Sous l’empire Romain, le 28 février était le dernier jour de l’année. Alors pour célébrer ça, je me rends à la Maroquinerie de Paris pour soutenir nos voisins néerlandais de DeWolff qui viennent de publier un nouvel album, Love, death and in between, et tournent pour le soutenir à travers l’Europe. Si le concert est annoncé sold-out, le public est accueilli dès l’ouverture des portes par une étonnante première partie. DJ Wim, un sexa/septuagénaire qu’on dirait échappé du far-west avec ses tiags en peau de serpent, son Stettson rivé sur la tête et sa barbe blanche, s’amuse avec ses vinyles à diffuser de vieux standards su rock US – ou typé US. C’est dans ces moments qu’on se dit que notre culture musicale est plus qu’incomplète… Mais le bonhomme ne fait que passer morceau après morceau sans jamais communiquer avec le public, sans jamais l’inciter, l’inviter à danser, bouger, réagir. 45′ durant, le temps que la salle se remplisse… C’est long.

Le changement de plateau se fait en à peine 20′ et lorsque les frangins Van Den Poel (Pablo à la guitare et Luka à la batterie) et leur complice Robin Piso (aux claviers) arrivent sur scène, une scène illustrée du sol au backdrop de la pochette de leur dernier album, la température monte d’un cran. Le trio est ce soir accompagné de deux choristes et d’un bassiste – qui fait le job, guère plus – et dès Nightrain embarque le public avec lui.

L’énergie et la bonne humeur sont les deux constante de ce soir, Pablo nous offrant une incalculable nombre de lancer de jambe et déchanges avec un public ultra réceptif. Témoin cet échange avec cette spectatrice au premier rang qui, après Live like you, se retrouve avec une bière à la main alors que Pablo lance « je crois qu’il est temps de se rafraichir avec une bière! Hey, je croyais que c’était ma bière, ce que tu as entre les mains! Ce soir on est là pour tout vous donner, alors je te la donne. Et je te donne tout, si tu veux! » Et ça repart aussi sec sur  Sugar moon.

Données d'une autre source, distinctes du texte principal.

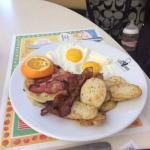 Fruit Pancakes with eggs over easy, bacon, sausage and toast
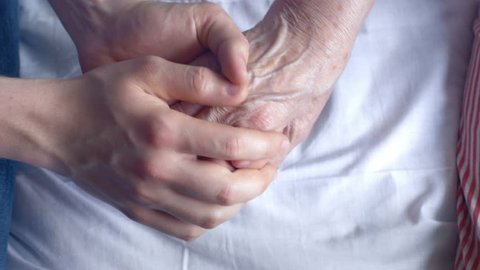 Close-up of holding an elderly patient's hand at the hospital. Young man caring his grandmother's health.
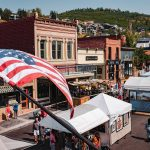 Main street of a small American town with the American Flag in the forefront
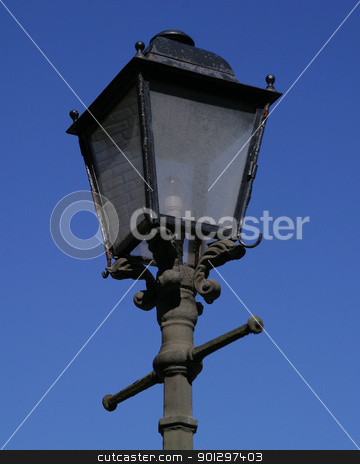 Lamp Post stock photo, A lamp post set against a blue sky by Tyler Olson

L’esprit 70’s transpire de tous les port des musiciens, le trio portant des vestes brodées à la country man, les choristes toutes de rouge vêtues, mini short et bottes, se dandinant en rythme au son de ces morceaux au son vintage mais toujours d’actualité et d’une efficacité sans pareille. Et puis, surtout, le groupe nous offre des solos à faire pâlir de nombreux musiciens…

Pablo à la guitare nous offre un instant d’émotion intense, une leçon de style et de maitrise comme on aimerait plus souvent en entendre, Robin joue avec le touches de son clavier pour en tirer des sons d’un autre âge… Sans jamais s’étendre, DeWolff fait preuve d’un professionnalisme exemplaire. Et l’on se dit que le groupe mérite des salles de plus grande capacité pour pouvoir pleinement s’exprimer. Ce ne serait que justice…

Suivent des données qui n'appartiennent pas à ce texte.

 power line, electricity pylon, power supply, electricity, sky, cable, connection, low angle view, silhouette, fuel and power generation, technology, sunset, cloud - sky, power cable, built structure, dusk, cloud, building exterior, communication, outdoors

Il est 22 h à peine passées lorsque le rappel a lieu. Un seul titre, Rosita, qui vient conclure un concert inhabituellement long pour cette salle (1h45, quand même) et qui fini de convaincre le public qu’il a assisté à un moment de rock comme on n’en fait (presque) plus. Nous ne sommes plus sous l’empire romain, et ce premier concert de l’année – pour Metal-Eyes – augure de beaux moments à venir. Une superbe soirée!